Discovering the water man
The connection that rowers have to water is undeniable. Former rower, turned rowing father, turned rowing photographer, Steve McArthur of New Zealand has taken it one step further and is researching ways to make rowing waterways cleaner.
McArthur has four children between the ages of 12 and 18 and his life has become intricately entwined in rowing as all four are currently rowers. "My wife just started (rowing) last month," says McArthur admitting that she realised that this was the best way to see the family. "We have our own boat trailer. We're all set up."
Over the last couple of years McArthur has followed the international rowing circuit, going to numerous regattas to take photos. McArthur could not help but notice the alliance with WWF that World Rowing had and it got him thinking about water quality.
"I went to the world junior champs in Rio (in 2015) and I was asked by friends and colleagues about the water quality at the rowing venue. It seemed to me," says McArthur, "that there was a lot of fish life. This was surprising. I started to think it was similar to the Avon River in Christchurch (a popular river for rowing). So I thought the only way to find out was to do some testing."
McArthur started to test the main waterways that rowers use around his home in Christchurch.
Through his business activities - McArthur runs an agricultural consultancy business that helps farmers select sites to grow crops and the fertilisers needed for farming - McArthur is very much aware of the impact of farming on the waterways. "In New Zealand dairy farmers add fertiliser to the land, so do horticultural farmers who use a much smaller amount of land but are often in sensitive zones around lakes and rivers. There are problems with nutrients from farms ending up in waterways, which result in unnecessary water contamination."
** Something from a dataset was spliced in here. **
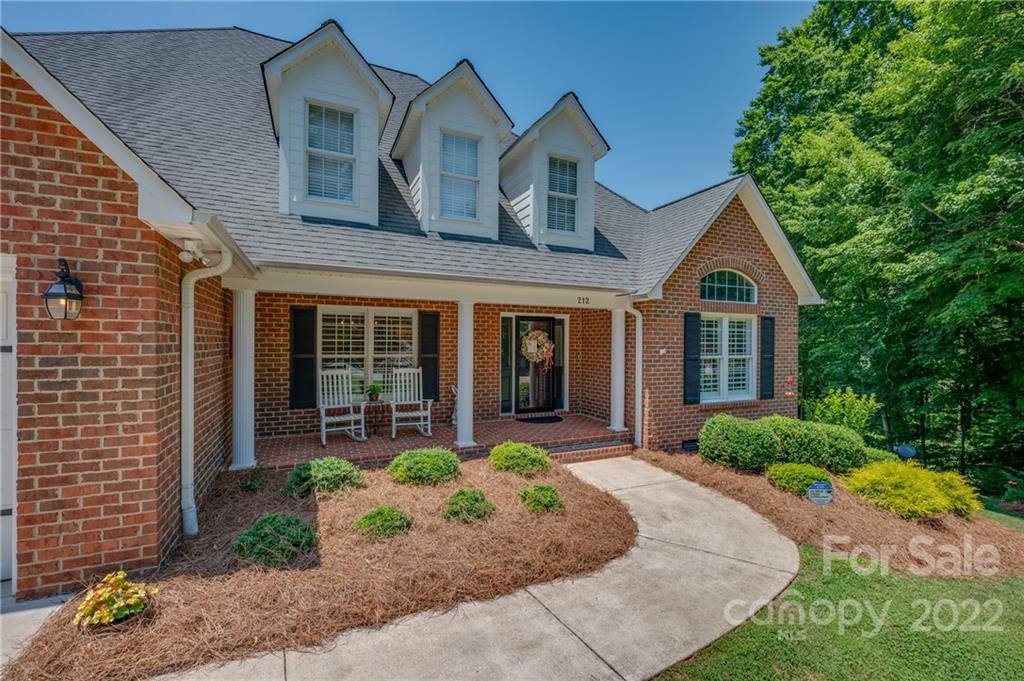 212 Ridgeview Drive Rutherfordton, NC 28139 - Photo 35 of 47 a front view of a house with garden and porch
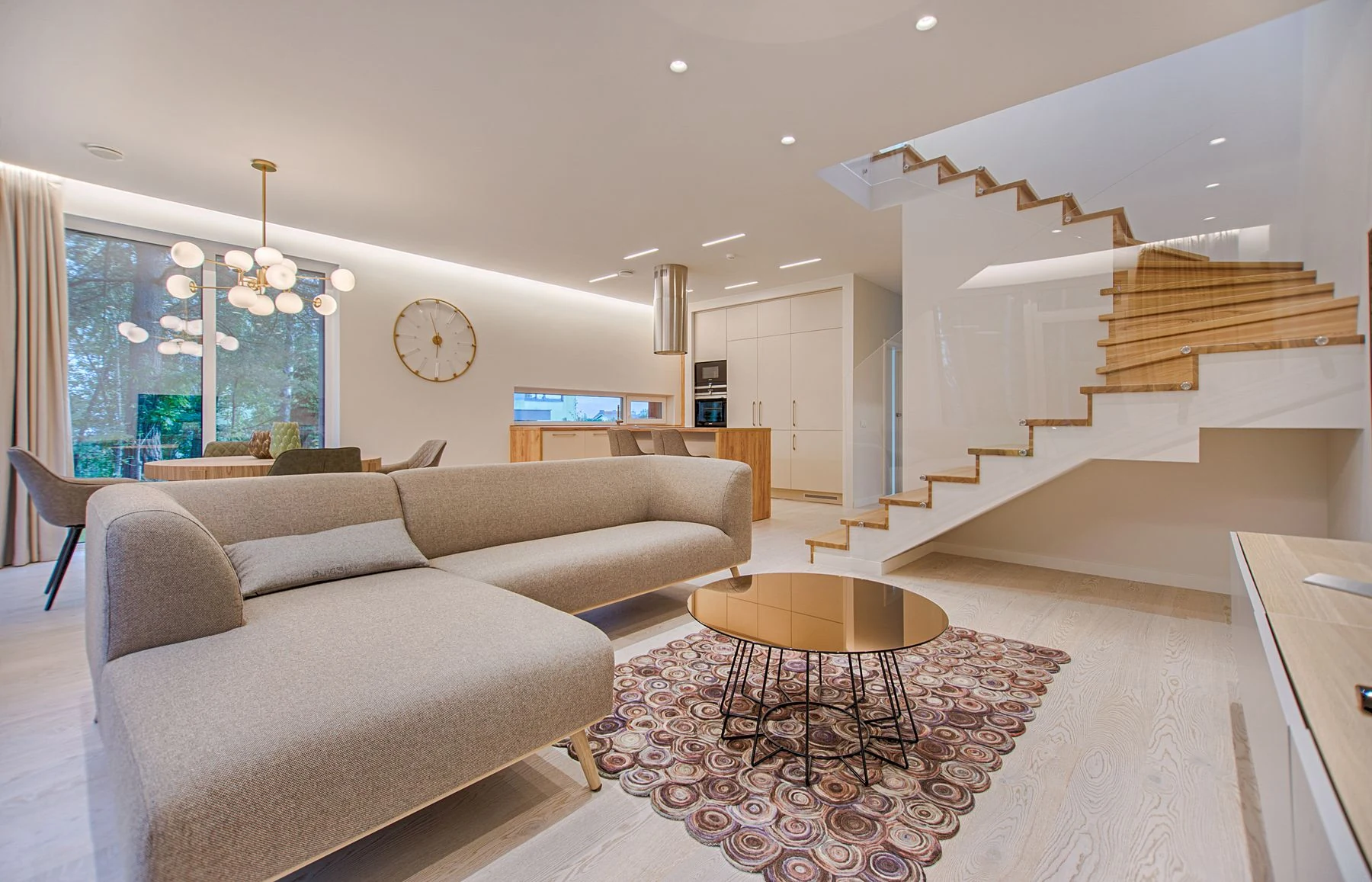 Elegant open-plan living room with a wood staircase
McArthur sees that he is able to make a difference through his business. "I'm helping to educate clients that they can use less (fertilisers) and still get the same quality and yield." He has already seen a shift over the last 20 years, and especially in the last three years, towards a more cautious use of fertilisers.
"Now we need to stop any more loss of water quality and then improve the water quality."
“In the past farmers have used fertiliser as a cheap form of insurance to ensure they get a good crop, this often covered up deficiencies in soil management. Through education, technology and farming their soils better, farmers can sustainably produce high yields of good quality crops without wasting nutrients”
"We have to take a long term approach and build up a picture of what is happening with our water quality," says McArthur who had noticed one of the major rowing regatta venues, Lake Ruataniwha, had changed in water quality since the introduction of salmon farms in the lake and dairy farming intensification on the surrounding land. "I've noticed a slime and algae build up since first seeing it in 1987."
McArthur started testing waterways used by rowers as he does not know of any national bodies doing this research. "I'm doing it to highlight to the rowing community that we have a problem," says McArthur. "If there can be some awareness made then as rowers we can do our bit to preserve water quality in New Zealand.”
"We all want to row on nice water and we want to be able to jump in the water on a hot day and not get sick."
McArthur plans to do more research and then present his findings to the rowing community. "I figure if I keep highlighting it, then you keep it in people's minds."
"What World Rowing is doing for clean water is fantastic. It stimulated me to do something. Now we need to stimulate the public."